● **TASK TO COMPLETE**:
From the rows below, pull out every line containing the string "distance" and copy each one unchanged.
::: DATA FOR THIS EXERCISE :::
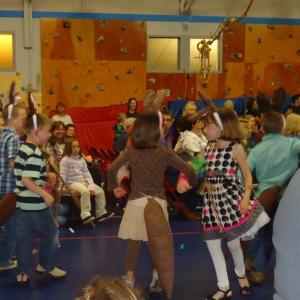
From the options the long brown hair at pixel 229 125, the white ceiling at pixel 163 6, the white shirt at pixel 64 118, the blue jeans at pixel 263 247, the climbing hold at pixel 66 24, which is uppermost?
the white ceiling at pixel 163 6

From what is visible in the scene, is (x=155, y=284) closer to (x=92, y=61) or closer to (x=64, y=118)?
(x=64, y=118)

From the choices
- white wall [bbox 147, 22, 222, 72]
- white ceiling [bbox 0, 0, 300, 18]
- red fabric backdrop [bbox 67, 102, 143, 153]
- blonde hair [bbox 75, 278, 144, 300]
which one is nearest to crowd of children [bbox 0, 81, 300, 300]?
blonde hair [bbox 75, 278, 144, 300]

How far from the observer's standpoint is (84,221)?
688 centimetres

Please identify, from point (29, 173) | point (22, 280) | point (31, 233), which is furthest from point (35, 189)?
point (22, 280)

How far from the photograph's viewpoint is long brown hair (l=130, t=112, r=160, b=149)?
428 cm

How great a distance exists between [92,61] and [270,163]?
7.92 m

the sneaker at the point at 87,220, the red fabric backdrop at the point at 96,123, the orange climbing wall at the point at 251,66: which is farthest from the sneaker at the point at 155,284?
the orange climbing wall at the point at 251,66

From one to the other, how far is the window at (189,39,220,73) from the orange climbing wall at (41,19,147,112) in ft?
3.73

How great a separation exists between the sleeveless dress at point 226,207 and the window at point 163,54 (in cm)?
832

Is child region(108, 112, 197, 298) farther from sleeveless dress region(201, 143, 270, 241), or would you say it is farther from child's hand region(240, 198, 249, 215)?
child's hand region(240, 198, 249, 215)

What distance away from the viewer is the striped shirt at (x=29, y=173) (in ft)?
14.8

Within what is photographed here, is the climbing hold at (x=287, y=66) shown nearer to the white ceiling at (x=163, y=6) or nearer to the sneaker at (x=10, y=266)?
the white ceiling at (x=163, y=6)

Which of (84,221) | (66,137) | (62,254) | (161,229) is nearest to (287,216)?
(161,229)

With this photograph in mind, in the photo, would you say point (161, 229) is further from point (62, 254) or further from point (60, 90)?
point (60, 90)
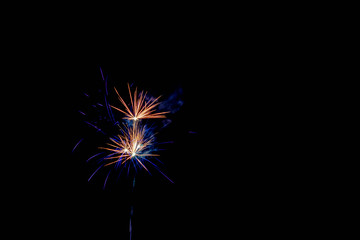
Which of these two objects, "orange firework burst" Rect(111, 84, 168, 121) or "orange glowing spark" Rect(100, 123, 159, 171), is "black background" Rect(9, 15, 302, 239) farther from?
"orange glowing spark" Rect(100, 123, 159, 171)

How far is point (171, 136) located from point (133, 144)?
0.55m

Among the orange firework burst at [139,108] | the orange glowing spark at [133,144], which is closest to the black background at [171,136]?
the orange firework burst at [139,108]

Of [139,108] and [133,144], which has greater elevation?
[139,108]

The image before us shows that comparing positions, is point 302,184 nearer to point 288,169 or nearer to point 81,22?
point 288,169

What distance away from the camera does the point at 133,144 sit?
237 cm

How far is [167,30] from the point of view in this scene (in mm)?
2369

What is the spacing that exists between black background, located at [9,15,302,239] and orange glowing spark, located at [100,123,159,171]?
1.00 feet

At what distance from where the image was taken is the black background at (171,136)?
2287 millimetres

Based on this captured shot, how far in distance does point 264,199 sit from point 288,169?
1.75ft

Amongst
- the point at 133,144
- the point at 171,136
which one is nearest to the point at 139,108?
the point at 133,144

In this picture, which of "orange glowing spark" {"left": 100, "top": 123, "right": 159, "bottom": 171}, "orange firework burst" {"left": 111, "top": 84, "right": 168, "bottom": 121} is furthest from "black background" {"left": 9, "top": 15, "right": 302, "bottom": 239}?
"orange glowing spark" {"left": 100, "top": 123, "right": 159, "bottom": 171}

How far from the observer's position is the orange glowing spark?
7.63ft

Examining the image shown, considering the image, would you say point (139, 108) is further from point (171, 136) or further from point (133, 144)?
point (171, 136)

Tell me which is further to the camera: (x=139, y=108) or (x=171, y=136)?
:::
::: DATA FOR THIS EXERCISE :::
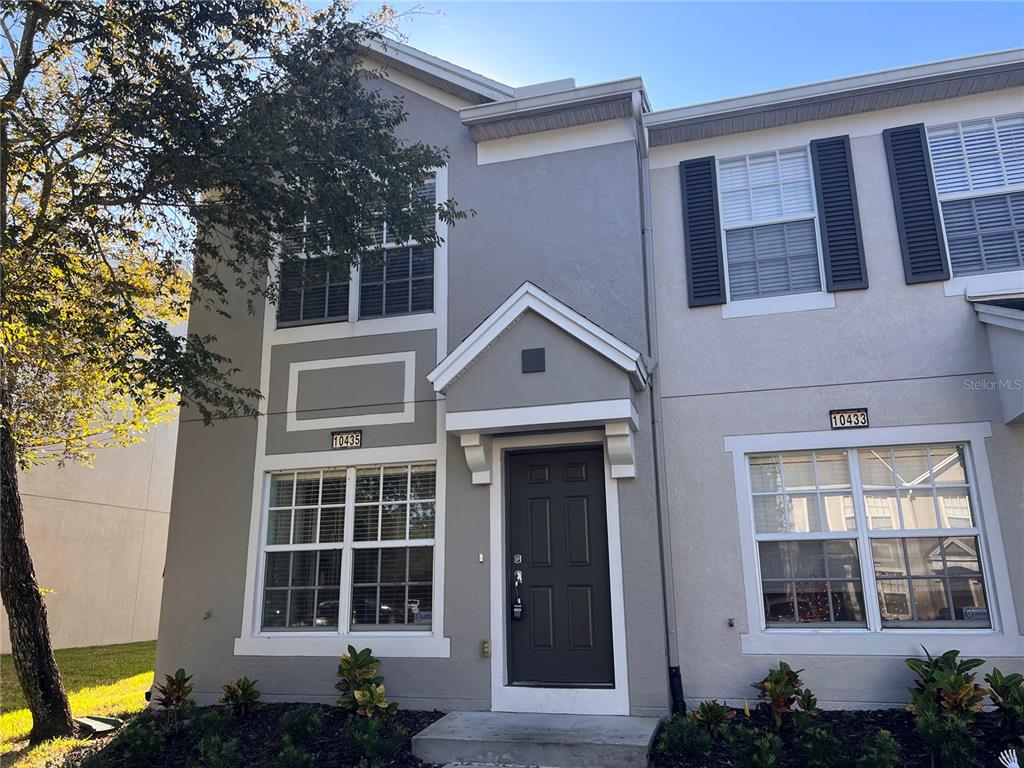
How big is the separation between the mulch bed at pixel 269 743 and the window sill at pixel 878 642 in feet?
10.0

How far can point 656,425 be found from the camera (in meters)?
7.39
:::
● **TASK OUTPUT**:
How great a distance exists between [92,61] and [270,163]?
What distance away from the viewer is the striped shirt at (x=29, y=173) (in ft)?
What distance away from the camera does the point at 133,144 sit?
At what distance from where the image was taken is the black background at (171,136)?
Based on this captured shot, how far in distance does point 264,199 sit from point 288,169?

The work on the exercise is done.